Quando a guerra acabou os melanésios se viram abandonados pelos deuses vivos com quem haviam convivido. E novamente tiveram que cultivar seu sustento a partir da própria terra, sujeitos ao clima e ao azar. Mas a lembrança dos feitos fantásticos que haviam presenciado se preservou para as gerações futuras, o que fez com que, gradualmente, este povo desenvolvesse a ideia de que os mesmos feitos poderiam ser repetidos se eles mesmos imitassem o que os americanos faziam.

Em um momento crucial, os melanésios perceberam, talvez por influência do colonialismo e da exploração a que foram depois submetidos, que os americanos não eram exatamente bonzinhos. Porém, havia algum tipo de divindade que lhes enviava preciosas cargas do além quando eles repetiam certos gestos como falar ao rádio e sinalizar para aviões que passavam. Os melanésios, não detendo rádios e nem compreendendo a tecnologia da aviação, construíram réplicas em bambu e madeira, improvisaram aeroportos iluminados por tochas, coseram para si imitações de uniformes e passaram a postar-se como comandantes das forças armadas ianques, fingindo falar ao microfone, marchando em determinados dias, fazendo, enfim, tudo o que não fosse estritamente militar, com o objetivo de convencer os misteriosos deuses a enviaram a preciosa carga.

O Exército de John Frum

Boa parte dos jovens autores de nossa literatura age como os cultuadores da carga na Melanésia. Eles viram o que os estrangeiros obtiveram em termos de sucesso internacional (a carga) e, como não compreendem o que eles realmente fizeram para obtê-lo, resolveram imitar os aspectos exteriores a fim de conquistarem o favor dos deuses e receber a carga.

Assim, nossos autores confeccionam para si identidades postiças com pseudônimos de sonoridade estrangeira, ambientam suas histórias em outros países de forma servil (e não para simplesmente variar o cenário) e nomeiam todos os seus personagens como se fossem personagens de um seriado da moda. Acreditam que envergando esse falso uniforme militar e fingindo falar em uma imitação em bambu de um telefone real, conseguirão tornar-se best-sellers internacionais.

Tal como os deuses não davam a carga aos melanésios, mas a deram aos americanos, acreditam esses jovens que o sucesso não foi dado ao autor brasileiro por ser brasileiro. Tal como os melanésios fingem ser americanos para enganar os deuses e receberem a carga, os brasileiros fingem ser americanos para enganar o sucesso e venderem livros.

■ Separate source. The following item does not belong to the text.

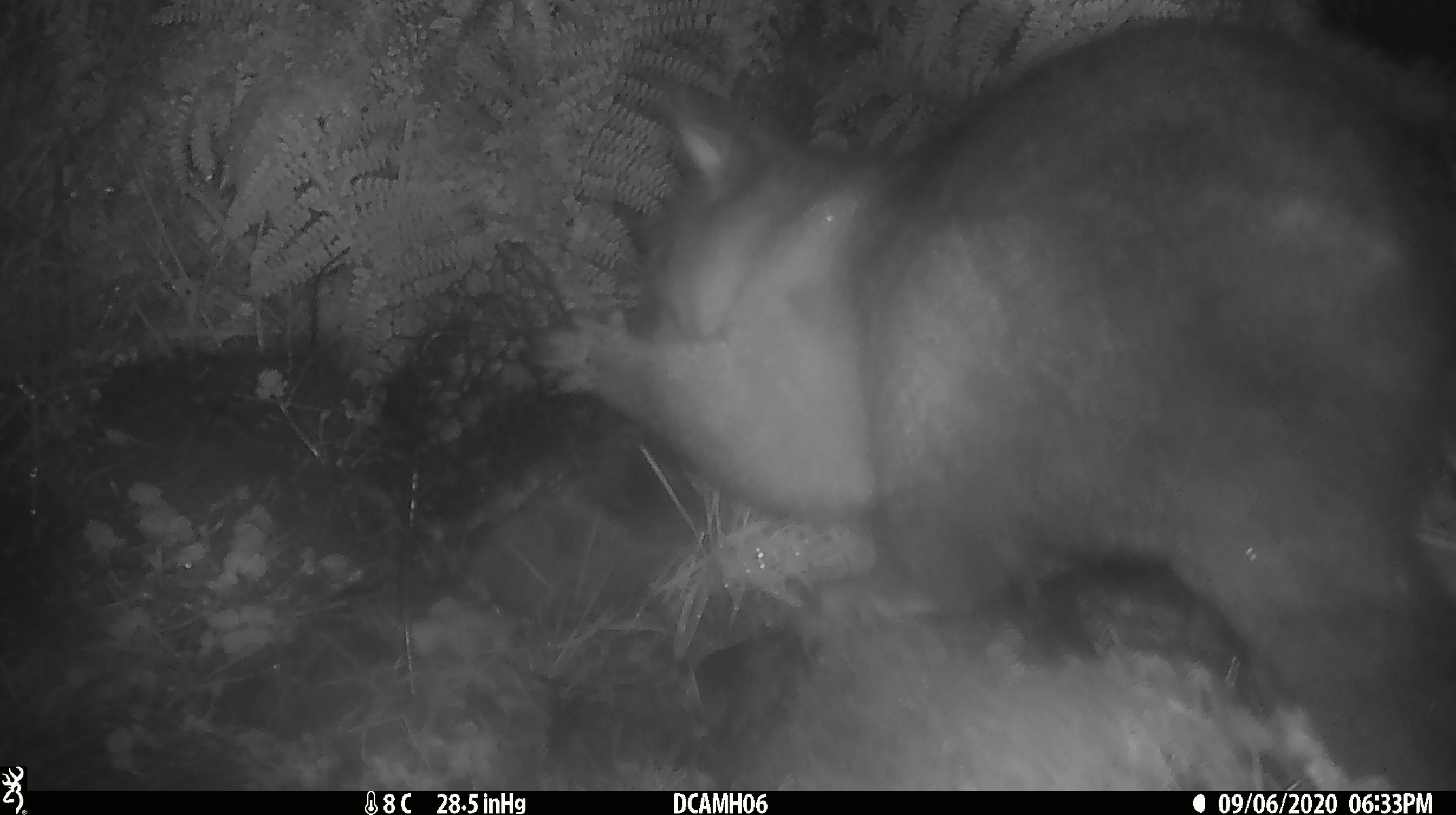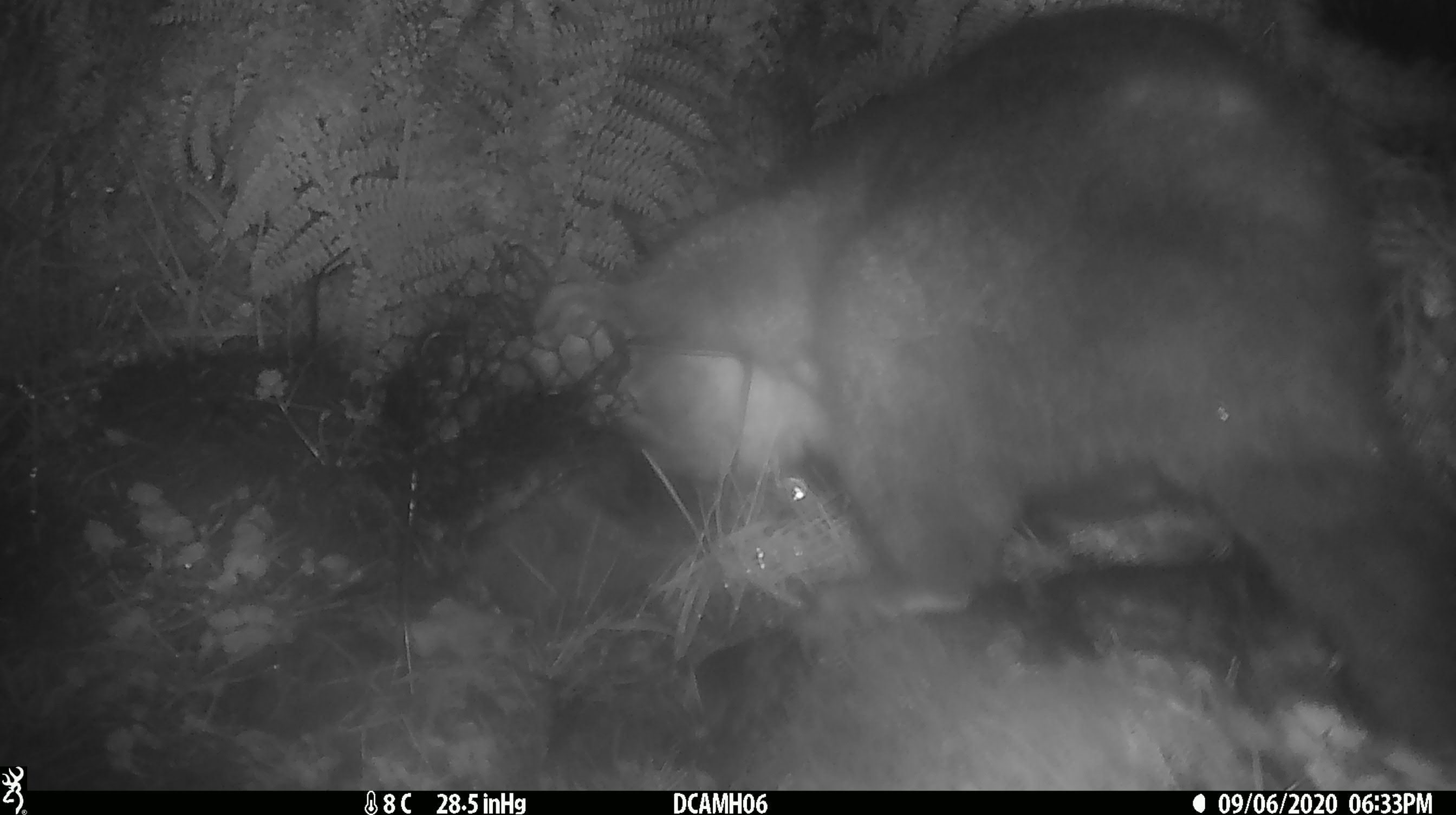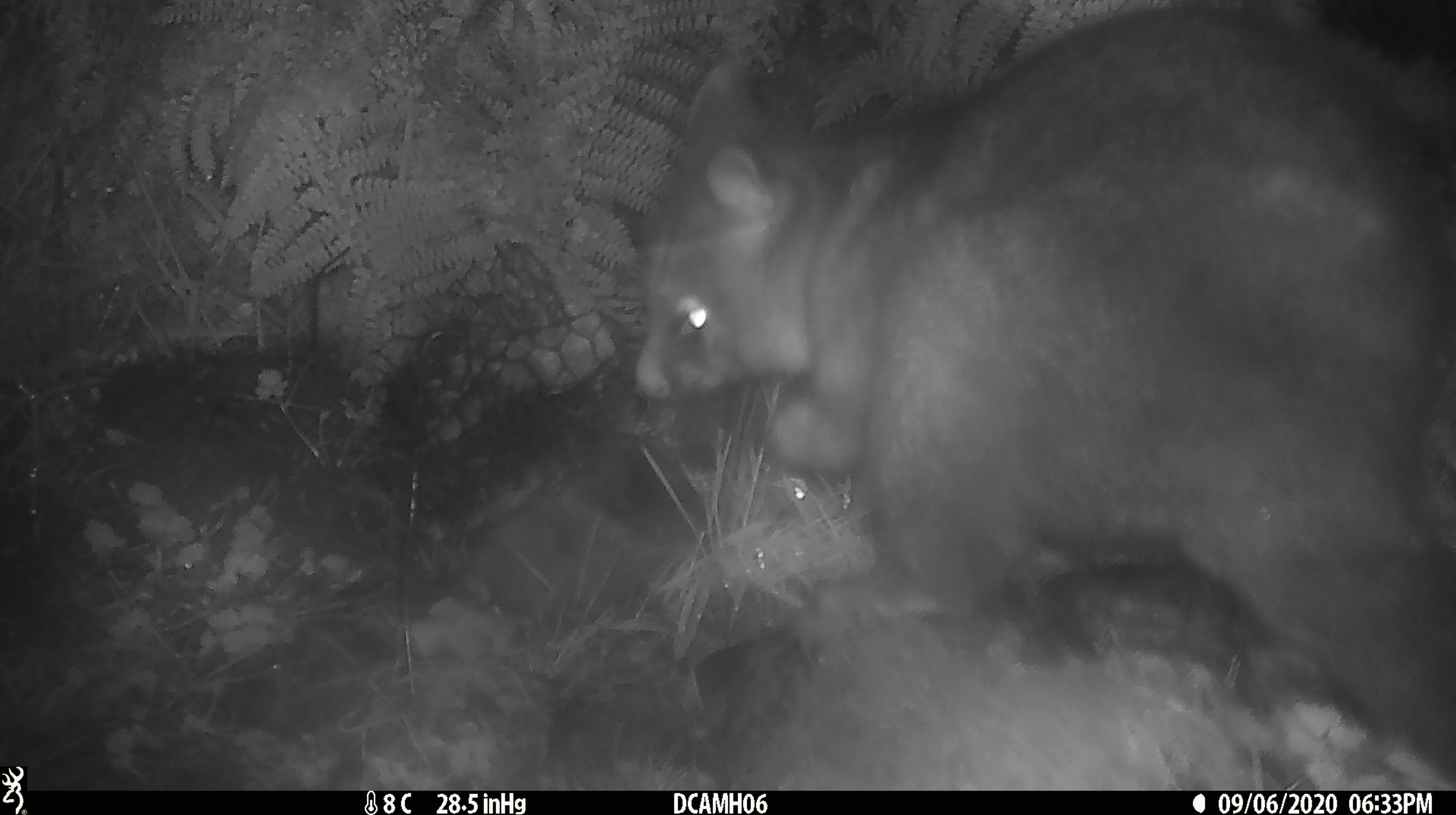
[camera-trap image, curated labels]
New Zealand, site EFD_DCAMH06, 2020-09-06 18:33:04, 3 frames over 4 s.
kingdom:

Talvez a principal diferença seja que os melanésios jamais receberam qualquer carga, pelo menos não durante o tempo em que sua religião foi praticada sem o conhecimento do mundo exterior (e a carga que receberam depois não é exatamente fruto de seus rituais, mas consequencia do desenvolvimento do turismo local, que, olha só, foi justamente exacerbado pelas cerimônias toscas do culto da carga). Mas os autores brasileiros ocasionalmente a recebem, ainda que limitados ao território nacional.